Sandberg and Scovell decry the findings of surveys that, on average, men don’t do as much in the home as women. The book says “We all need to encourage men to lean in to their families.” I.e., men should be changed. The authors are not wide-eyed optimists when it comes to the prospects of scrubbing up a Neanderthal into a sensitive vegan so they recommend careful selection prior to the marriage: “do not marry [an attractive-to-you man]. The things that make the bad boys sexy do not make them good husbands. When it comes time to settle down, find someone who wants an equal partner.”
How easy is this? “Wonderful, sensitive men of all ages are out there. And the more women value kindness and support in their boyfriends, the more men will demonstrate it.” The chapter concludes “We need more men to sit at the table… the kitchen table.”
[To the woman who hasn’t been successful in finding a plausible mate, Sandberg’s message is basically “Look how incompetent you are compared to me. Not only do you make less than $50 million per year but you didn’t realize that there are millions of single guys out there who would rather change diapers and talk about feelings than watch NASCAR and football.”]
The couples with which Sandberg is familiar seem to be ones in which nannies and cleaners do most of the household and child-related work. Really the marital squabble seems to come down to which parent decides how to spend the near-infinite river of family income on local, organic, vegan, and gluten-free items at Whole Foods. The authors cite a couple in Massachusetts that I actually know. The mom is a bigshot at a non-profit organization. The dad is a child psychiatrist who, according to Sandberg, “leaned in” to do far more than the traditional male share of child rearing. Perhaps he did, but this couple has twins that are about the same age as Greta, my 3.5-year-old, so I see the kids a lot. Of the 50 or so times that I’ve seen the twins, were they with mom or dad? Once they were with mom. Once they were with both parents. 48 times they were with a Brazilian nanny.

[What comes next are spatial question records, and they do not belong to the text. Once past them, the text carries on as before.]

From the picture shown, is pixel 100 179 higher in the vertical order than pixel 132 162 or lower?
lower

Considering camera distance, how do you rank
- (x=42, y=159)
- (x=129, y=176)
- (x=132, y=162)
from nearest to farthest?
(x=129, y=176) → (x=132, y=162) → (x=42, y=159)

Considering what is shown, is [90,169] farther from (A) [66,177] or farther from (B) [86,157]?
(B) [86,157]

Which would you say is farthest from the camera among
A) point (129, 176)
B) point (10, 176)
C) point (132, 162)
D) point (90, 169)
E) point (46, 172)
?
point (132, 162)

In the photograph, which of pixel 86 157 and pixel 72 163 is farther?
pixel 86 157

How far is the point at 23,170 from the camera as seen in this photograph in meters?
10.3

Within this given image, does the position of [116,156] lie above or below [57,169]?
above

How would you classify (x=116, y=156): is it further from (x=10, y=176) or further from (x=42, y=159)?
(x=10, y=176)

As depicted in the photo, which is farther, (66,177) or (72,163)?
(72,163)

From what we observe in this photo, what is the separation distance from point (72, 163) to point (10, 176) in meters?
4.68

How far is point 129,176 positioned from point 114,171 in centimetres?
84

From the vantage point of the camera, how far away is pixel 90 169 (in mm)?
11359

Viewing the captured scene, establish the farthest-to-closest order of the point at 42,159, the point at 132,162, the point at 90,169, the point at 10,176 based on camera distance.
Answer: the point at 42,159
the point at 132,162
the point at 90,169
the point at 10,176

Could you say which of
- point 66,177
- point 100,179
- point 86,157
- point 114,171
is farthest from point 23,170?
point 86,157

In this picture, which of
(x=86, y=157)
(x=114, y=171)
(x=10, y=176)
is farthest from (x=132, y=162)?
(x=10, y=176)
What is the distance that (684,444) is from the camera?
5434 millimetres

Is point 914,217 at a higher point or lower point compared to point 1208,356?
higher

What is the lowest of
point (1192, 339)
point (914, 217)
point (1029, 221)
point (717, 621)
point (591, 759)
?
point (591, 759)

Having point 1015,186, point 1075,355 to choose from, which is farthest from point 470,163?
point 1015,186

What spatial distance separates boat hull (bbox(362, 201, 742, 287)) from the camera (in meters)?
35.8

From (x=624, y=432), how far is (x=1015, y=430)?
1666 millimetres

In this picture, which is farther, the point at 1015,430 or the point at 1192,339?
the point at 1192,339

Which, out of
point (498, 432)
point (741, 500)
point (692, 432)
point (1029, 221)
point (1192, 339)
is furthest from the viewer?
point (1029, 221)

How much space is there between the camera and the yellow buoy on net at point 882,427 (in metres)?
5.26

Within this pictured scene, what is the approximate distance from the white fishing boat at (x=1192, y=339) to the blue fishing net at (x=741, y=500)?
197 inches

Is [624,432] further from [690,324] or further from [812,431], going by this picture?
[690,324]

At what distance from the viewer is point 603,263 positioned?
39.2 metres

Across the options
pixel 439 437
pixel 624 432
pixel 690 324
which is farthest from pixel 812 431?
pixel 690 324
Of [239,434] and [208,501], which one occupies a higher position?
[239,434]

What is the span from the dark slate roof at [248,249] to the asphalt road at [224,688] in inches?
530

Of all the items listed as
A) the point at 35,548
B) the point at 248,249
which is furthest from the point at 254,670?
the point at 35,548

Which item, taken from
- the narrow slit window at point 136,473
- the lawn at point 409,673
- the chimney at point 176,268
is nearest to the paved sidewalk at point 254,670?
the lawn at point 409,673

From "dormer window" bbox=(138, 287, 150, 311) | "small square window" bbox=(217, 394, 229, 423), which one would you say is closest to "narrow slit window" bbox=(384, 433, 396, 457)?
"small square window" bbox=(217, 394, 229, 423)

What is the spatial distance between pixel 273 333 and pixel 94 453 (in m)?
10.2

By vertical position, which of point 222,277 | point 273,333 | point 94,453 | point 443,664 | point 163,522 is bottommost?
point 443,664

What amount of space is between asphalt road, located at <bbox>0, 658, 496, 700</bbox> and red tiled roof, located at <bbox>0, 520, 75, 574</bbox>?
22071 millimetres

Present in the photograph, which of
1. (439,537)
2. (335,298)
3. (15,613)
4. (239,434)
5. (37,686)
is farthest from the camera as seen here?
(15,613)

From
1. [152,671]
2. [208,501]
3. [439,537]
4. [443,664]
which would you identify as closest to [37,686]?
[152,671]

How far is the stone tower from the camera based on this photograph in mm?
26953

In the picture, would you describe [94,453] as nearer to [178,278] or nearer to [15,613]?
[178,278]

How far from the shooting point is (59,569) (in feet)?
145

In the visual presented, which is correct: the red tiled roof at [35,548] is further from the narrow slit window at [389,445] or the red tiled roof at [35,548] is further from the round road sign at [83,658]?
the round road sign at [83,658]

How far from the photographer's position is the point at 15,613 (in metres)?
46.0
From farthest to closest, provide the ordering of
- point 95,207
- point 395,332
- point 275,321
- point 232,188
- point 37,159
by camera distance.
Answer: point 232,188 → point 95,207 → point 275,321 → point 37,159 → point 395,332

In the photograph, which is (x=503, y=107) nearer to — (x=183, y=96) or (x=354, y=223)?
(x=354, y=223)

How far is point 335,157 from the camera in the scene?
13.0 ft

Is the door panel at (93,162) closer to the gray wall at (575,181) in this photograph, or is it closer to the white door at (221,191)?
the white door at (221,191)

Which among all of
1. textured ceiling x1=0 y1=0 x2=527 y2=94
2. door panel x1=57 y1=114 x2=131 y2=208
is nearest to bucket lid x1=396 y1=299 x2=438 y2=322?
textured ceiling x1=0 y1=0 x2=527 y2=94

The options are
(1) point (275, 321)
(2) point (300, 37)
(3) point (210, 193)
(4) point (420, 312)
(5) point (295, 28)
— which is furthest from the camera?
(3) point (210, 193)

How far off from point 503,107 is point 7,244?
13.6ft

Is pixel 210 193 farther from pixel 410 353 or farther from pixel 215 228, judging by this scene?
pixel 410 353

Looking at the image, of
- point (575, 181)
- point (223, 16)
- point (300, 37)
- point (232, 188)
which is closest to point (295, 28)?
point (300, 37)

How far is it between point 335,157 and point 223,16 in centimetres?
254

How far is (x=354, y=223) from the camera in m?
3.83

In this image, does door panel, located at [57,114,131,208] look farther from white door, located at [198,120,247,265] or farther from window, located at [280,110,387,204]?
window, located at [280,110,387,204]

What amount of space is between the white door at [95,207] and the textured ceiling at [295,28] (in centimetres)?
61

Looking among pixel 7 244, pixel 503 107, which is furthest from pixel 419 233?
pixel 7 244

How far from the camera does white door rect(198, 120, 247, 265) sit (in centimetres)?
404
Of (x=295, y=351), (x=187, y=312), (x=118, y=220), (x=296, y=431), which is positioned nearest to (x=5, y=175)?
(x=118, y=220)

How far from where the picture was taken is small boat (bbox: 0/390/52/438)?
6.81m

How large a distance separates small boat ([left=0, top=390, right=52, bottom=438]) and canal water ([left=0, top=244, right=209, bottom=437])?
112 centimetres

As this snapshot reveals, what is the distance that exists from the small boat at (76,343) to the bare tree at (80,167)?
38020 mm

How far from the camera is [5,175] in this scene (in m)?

What about the woman who does not expect to command Sandberg-style financial resources and the associated team of domestic laborers? Or the woman who is skeptical of her ability to hold a man to promises of extraordinary child-rearing efforts that he made before he had any idea of what marriage and child-rearing entailed? Let me suggest what I think is far more practical advice than Sandberg and Scovell’s: Marry the only child of immigrant parents. The couples that I know of where there is the least amount of conflict regarding household- and child-related tasks are those in which the immigrant grandparents live nearby (or in the same house) and cheerfully and skillfully contribute a huge amount of effort toward making the family successful. With Grandpa and Grandma around nearly 24×7 it is no longer critical whether or not the husband can be persuaded to give up his career ambitions, his television and video game addiction, etc.